| NEW YORK
NEW YORK After pouring billions of dollars last year into underfunded pensions, U.S. corporations are protecting their investments by moving out of equities and into bonds.
For the first time in over a decade, more of the $1.246 trillion assets represented by the 100 largest U.S. corporate pension funds is now in bonds instead of equities, according to pension consulting firm Milliman. Assets into equities dropped to 38 percent in 2011 from 44 percent in 2010, while fixed income climbed to 41.4 percent from 36.4 percent in the same time period. The data reflect a major shift from five years ago, when assets in stocks were double those in bonds, and marked the first time the allocation to bonds exceeded stocks in the history of the Milliman survey.
The retreat from stocks and into bonds is a trend that will continue, managers and consultants say, in response to pension deficits that are soaking up company cash and leading to a broad de-risking.
Corporations are starting to realize that the pension fund is not the place for risk, which includes the loss potential of equities. "There will definitely be less demand for equities from corporate pensions if you look out the next several years," said Aaron Meder, head of U.S. pension solutions for Legal and General Investment Management America. Corporations are "tired of the volatility in the stock market, so they want to de-risk their pensions," he added. The volatility in equities during 2008 and 2011 is still fresh in the minds of pension plan sponsors.
Funding deficits in the Milliman survey hit a year-end record high of $326.8 billion in 2011. As a result, corporations were pressured to make $55.1 billion in cash contributions to shore up the deficits -- which were surprisingly less than the $60.3 billion in 2010. Milliman expects the amount of cash contributions to rise this year. "A lot of lessons have been learned. The pension plan is not the place to be trying to drag off more return per shareholder," said Jeffrey Saef, a managing director of investment strategy at BNY Mellon who helps manage client pension plans. The aim to match high liabilities, or employee benefit obligations, with assets has become an urgent concern for many sponsors, Saef said.
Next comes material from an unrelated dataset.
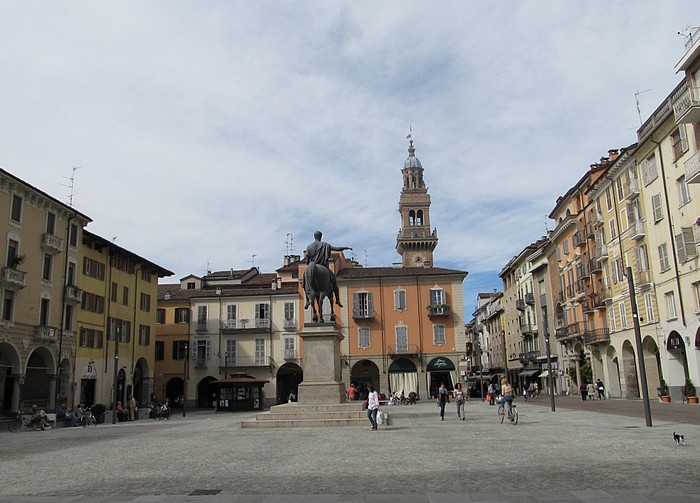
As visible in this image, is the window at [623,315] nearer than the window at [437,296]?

So-called liability-driven investment favors long-duration credit and high-quality corporate bonds, he said. Ford Motor Co., which runs the third-largest pension fund in Milliman's survey, said last month it had reduced its stock holdings in 2011 to 32 percent of assets from 41 percent and planned to shrink further to 20 percent in coming years.
Neil Schloss, vice president and treasurer of Ford Motor, said at a JPMorgan conference that Ford will continue a liability-driven investment strategy. "We're about 45 percent bonds today and over time, we will move to a target of about 80 percent bonds."
PRESSURE TO LEAVE STOCKS
This year's stock market rally has not sidetracked the need to address hefty employee benefit obligations. In recent years, historically low interest rates and volatile stock markets have made it difficult for companies to get the returns they need to adequately fund their pension obligations.
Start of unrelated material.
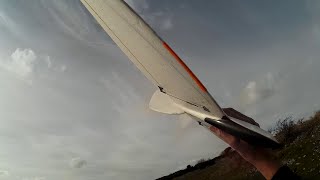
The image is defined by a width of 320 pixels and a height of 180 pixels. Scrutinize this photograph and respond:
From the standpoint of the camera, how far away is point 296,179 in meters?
5.41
"The stock market is having a really good run at the moment, but if you look at the two sides of the balance sheet ... the liabilities are outpacing the assets, and pension funds are losing ground," said Gordon Fletcher, principal at consulting firm Mercer.
The Pension Protection Act, which requires corporations to fund their pension deficits in a tight seven-year period, has also discouraged risk, said Albert Trezza, an associate director of research and analysis at BNY Mellon.
Even as markets stay at high levels, volumes are lighter than last year, while investment-grade corporate bonds, which Saef of BNY Mellon said are getting more attention from corporate pension funds, are at record sales.
Investment-grade corporate bond issuance has reached a record first-quarter high of $294.25 billion, beating the previous record of $272.3 billion in first-quarter 2007, data from Thomson Reuters unit IFR show.
"Too often we've had sponsors hooked on the drug of equities. They can't get off. And they don't have the strategy in place to get out. You've got to know when to get out of the casino," said Fletcher.